Hello everyone, I just purchased F10 as I have herd that it is the best cage cleaner/disinfectant from legit everyone and everywhere. I was just wondering how you dilute the solution? and how you use it in regards of cleaning? Do you use it on wood? or bedding?
Thanks.


----------



## Bl69aze (Nov 3, 2017)

There should be dilution ratios, you’d want a very dilute ratio for the times you change bedding and give everything a clean using f10, leave it for a few minutes then rinse/wipe off (wipe off inside the enclosure)

Use it on pretty much everything but the bedding, but again rinse it off if you use the f10

If you have some sort of big problem or buying an enclosure of other items, spray a ratio with more f10, should be called vet ratio or something.


----------



## Brandon (Nov 4, 2017)

Bl69aze said:


> There should be dilution ratios, you’d want a very dilute ratio for the times you change bedding and give everything a clean using f10, leave it for a few minutes then rinse/wipe off (wipe off inside the enclosure)
> 
> Use it on pretty much everything but the bedding, but again rinse it off if you use the f10
> 
> If you have some sort of big problem or buying an enclosure of other items, spray a ratio with more f10, should be called vet ratio or something.



cool thanks yeah I'm just curious how other people use it.


----------



## Bl69aze (Nov 4, 2017)

Brandon said:


> cool thanks yeah I'm just curious how other people use it.


In a spray bottle, dilute with water


----------



## Brandon (Nov 4, 2017)

Bl69aze said:


> In a spray bottle, dilute with water



yeah thats what I plan to do thanks.


----------



## Buggster (Nov 5, 2017)

You don’t need to rinse off F10. You’re meant to leave it to dry.
It is 100% safe- if your snake was to drink it/roll around in it, it would have no adverse effect


----------



## Tarron (Nov 5, 2017)

Buggster said:


> You don’t need to rinse off F10. You’re meant to leave it to dry.
> It is 100% safe- if your snake was to drink it/roll around in it, it would have no adverse effect


So you can just spray it on your hides and whole enclosure and just let it air dry?

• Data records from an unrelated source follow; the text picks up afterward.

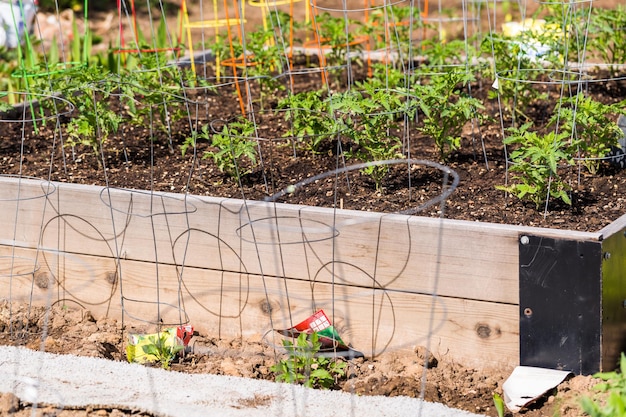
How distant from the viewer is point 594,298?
3049 mm

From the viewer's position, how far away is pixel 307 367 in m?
3.16

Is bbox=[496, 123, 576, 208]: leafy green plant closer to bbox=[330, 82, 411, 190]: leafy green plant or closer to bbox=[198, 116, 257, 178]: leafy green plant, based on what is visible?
bbox=[330, 82, 411, 190]: leafy green plant

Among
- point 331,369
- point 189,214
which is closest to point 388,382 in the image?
point 331,369

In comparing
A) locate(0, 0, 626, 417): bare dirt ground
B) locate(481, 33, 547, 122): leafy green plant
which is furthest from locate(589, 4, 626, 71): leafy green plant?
locate(0, 0, 626, 417): bare dirt ground

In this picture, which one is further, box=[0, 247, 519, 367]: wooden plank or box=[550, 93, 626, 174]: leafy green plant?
box=[550, 93, 626, 174]: leafy green plant

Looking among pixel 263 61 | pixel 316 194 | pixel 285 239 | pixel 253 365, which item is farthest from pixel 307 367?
pixel 263 61

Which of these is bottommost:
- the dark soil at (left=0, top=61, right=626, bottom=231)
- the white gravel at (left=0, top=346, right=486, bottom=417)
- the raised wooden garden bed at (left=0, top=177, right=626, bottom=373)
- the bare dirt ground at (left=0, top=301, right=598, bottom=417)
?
the bare dirt ground at (left=0, top=301, right=598, bottom=417)

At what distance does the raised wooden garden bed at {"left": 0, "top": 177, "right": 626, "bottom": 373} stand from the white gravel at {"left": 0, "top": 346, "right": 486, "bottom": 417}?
412 millimetres

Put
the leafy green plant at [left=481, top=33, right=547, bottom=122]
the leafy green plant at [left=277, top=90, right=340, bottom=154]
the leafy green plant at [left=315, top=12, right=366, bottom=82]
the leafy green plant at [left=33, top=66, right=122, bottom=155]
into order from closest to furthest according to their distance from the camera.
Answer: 1. the leafy green plant at [left=277, top=90, right=340, bottom=154]
2. the leafy green plant at [left=33, top=66, right=122, bottom=155]
3. the leafy green plant at [left=481, top=33, right=547, bottom=122]
4. the leafy green plant at [left=315, top=12, right=366, bottom=82]

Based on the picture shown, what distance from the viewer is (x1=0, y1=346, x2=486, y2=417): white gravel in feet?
9.61

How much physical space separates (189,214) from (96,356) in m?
0.61

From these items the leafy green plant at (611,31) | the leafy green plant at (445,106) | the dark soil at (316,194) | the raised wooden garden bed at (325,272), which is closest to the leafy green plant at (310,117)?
the dark soil at (316,194)

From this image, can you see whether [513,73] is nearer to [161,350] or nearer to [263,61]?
[263,61]

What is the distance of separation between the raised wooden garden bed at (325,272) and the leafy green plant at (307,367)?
0.22 meters
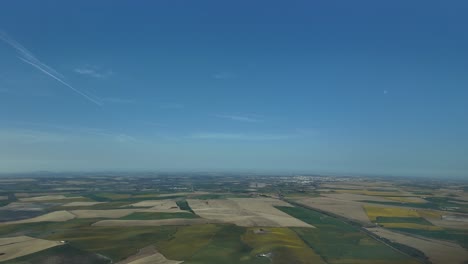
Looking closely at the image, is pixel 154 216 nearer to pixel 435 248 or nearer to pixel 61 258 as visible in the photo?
pixel 61 258

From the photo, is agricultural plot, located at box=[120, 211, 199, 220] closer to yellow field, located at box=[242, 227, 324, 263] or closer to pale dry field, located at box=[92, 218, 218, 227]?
pale dry field, located at box=[92, 218, 218, 227]

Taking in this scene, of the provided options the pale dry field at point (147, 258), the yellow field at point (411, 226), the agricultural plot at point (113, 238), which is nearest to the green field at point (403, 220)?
the yellow field at point (411, 226)

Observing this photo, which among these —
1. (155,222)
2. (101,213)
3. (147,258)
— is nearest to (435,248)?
(147,258)

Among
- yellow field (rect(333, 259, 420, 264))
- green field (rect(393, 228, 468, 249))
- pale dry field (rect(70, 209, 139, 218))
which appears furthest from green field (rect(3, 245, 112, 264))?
green field (rect(393, 228, 468, 249))

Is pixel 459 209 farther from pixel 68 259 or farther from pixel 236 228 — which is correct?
pixel 68 259

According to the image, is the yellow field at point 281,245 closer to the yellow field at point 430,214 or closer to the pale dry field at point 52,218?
the pale dry field at point 52,218

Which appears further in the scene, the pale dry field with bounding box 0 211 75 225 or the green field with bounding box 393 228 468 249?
the pale dry field with bounding box 0 211 75 225
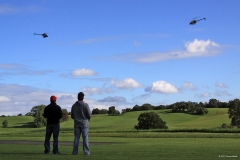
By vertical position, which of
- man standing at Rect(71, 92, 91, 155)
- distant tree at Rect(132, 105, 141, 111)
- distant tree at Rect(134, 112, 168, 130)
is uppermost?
distant tree at Rect(132, 105, 141, 111)

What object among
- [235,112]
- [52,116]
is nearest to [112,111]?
[235,112]

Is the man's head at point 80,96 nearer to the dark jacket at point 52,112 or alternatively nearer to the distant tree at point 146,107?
the dark jacket at point 52,112

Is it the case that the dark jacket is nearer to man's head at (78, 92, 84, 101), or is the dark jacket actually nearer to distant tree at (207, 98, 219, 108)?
man's head at (78, 92, 84, 101)

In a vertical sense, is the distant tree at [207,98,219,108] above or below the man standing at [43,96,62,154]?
above

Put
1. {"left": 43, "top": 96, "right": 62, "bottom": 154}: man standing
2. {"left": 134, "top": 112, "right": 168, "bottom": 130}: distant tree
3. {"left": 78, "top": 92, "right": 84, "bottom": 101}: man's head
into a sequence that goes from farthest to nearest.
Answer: {"left": 134, "top": 112, "right": 168, "bottom": 130}: distant tree
{"left": 43, "top": 96, "right": 62, "bottom": 154}: man standing
{"left": 78, "top": 92, "right": 84, "bottom": 101}: man's head

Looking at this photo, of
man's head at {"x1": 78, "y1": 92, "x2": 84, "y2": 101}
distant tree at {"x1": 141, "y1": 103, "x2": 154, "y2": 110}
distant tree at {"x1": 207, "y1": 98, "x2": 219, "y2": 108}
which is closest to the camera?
man's head at {"x1": 78, "y1": 92, "x2": 84, "y2": 101}

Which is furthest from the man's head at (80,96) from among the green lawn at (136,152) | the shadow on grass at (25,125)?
the shadow on grass at (25,125)

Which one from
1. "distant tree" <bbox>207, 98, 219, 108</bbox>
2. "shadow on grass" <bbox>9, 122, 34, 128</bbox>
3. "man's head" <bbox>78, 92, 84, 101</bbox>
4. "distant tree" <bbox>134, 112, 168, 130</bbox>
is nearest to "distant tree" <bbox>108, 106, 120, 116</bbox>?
"shadow on grass" <bbox>9, 122, 34, 128</bbox>

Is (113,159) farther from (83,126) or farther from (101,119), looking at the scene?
(101,119)

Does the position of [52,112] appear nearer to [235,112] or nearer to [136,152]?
[136,152]

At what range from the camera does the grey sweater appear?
1664cm

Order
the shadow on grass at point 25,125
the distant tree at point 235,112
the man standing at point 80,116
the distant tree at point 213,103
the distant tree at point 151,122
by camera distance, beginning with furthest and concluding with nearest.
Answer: the distant tree at point 213,103 → the shadow on grass at point 25,125 → the distant tree at point 235,112 → the distant tree at point 151,122 → the man standing at point 80,116

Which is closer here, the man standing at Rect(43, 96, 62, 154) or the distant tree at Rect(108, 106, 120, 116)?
the man standing at Rect(43, 96, 62, 154)

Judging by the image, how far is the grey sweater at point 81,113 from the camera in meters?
16.6
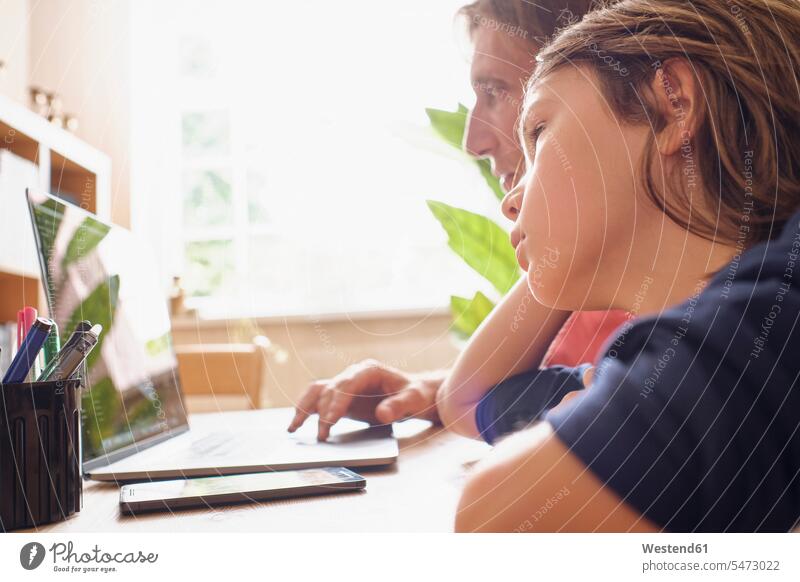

I plan on letting jt air dry for a little bit then wipe of with paper towel. I just got a 2 hand tank that came with hide, wood things, and fake leaves and grass mat, what do I use to disinfect these things?


----------



## Bl69aze (Nov 5, 2017)

Tarron said:


> So you can just spray it on your hides and whole enclosure and just let it air dry? I plan on letting jt air dry for a little bit then wipe of with paper towel. I just got a 2 hand tank that came with hide, wood things, and fake leaves and grass mat, what do I use to disinfect these things?


Give it a spray with f10 leave it to dry or leave it for like 5minutes and things like a water bowl can get a rinse out, sure it’s not gonna hurt your animal but are you really going to risk it?


----------



## Tarron (Nov 5, 2017)

Bl69aze said:


> Give it a spray with f10 leave it to dry or leave it for like 5minutes and things like a water bowl can get a rinse out, sure it’s not gonna hurt your animal but are you really going to risk it?


Obviously not, that’s why I asked.


----------